Como ya es su costumbre, mi hija suelta a veces verdades rotundas, como templos. Sigue sorprendiendo que una niña de 8 años haga semejante reflexión, pero es Xiao, y las hace.
Cuando me dijo esto hace un par de noches sentí una mezcla de alivio y dolor. Fue como un puñetazo en la boca del estómago. Las verdades, aún sabidas y reconocidas, no dejan de ser dolorosas cuando otro te las dice en voz alta. Aunque con ese dolor llegue una sensación reconfortante de alivio.
Muchas veces he pensado en lo antinatural de la adopción, en lo ilógico del abandono y todo lo que ello conlleva y depara a un niño. Y en papel que yo, como madre adoptiva, juego en esta "comedia".

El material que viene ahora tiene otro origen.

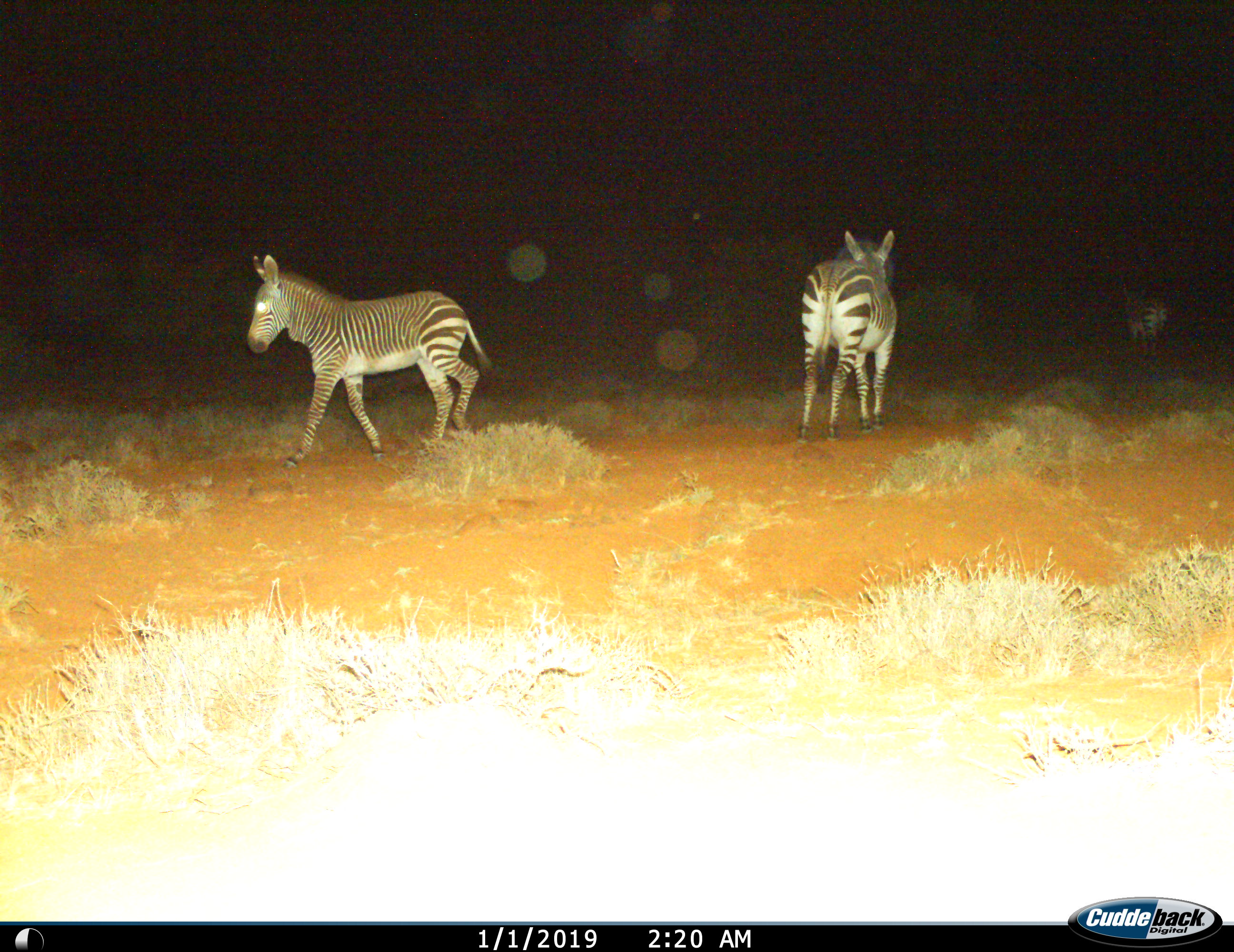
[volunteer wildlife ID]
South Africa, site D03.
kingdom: Animalia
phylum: Chordata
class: Mammalia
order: Perissodactyla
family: Equidae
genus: Equus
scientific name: Equus zebra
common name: mountain zebra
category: zebramountain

Soy su madre? Sí, rotundo. Es mi hija? Sí, con la misma rotundidad. Pero.... hay un pero. Existe un trozo, un pedazo fundamental, de la vida emocional que tenemos como madre-hija que nunca voy a llenar como madre ni ella llenará como hija. Es un pedazo en el que yo no soy madre y ella sí es hija. Es un vacio que ninguna de las dos podemos llenar, ni solas ni como equipo, un vacio que no sería sano querer llenar, porque sería falso y artificial.
Alivia saber que las dos somos capaces de reconocerlo, en nosotras mismas y en la otra. Cuando mi hija me dice que antes de mi hubo otra madre, que no puedo ser esa madre, ni nunca lo seré, además de una bocanada de dolor, siento alivio. Dolor por una realidad que deja un vacio, como madre, que sé que nunca llenaré, y alivio porque sentimos igual, porque podemos decirnos que tenemos ese vacio , que duele.
Ninguna de las dos hemos apartado ese lugar vacio que tenemos. Construimos a su alrededor, respetándolo, casi diría que cuidándolo, aceptandolo. No es el protagonista, pero es a partir de él desde donde podemos construir. Sin ese vacio no estaríamos donde estamos.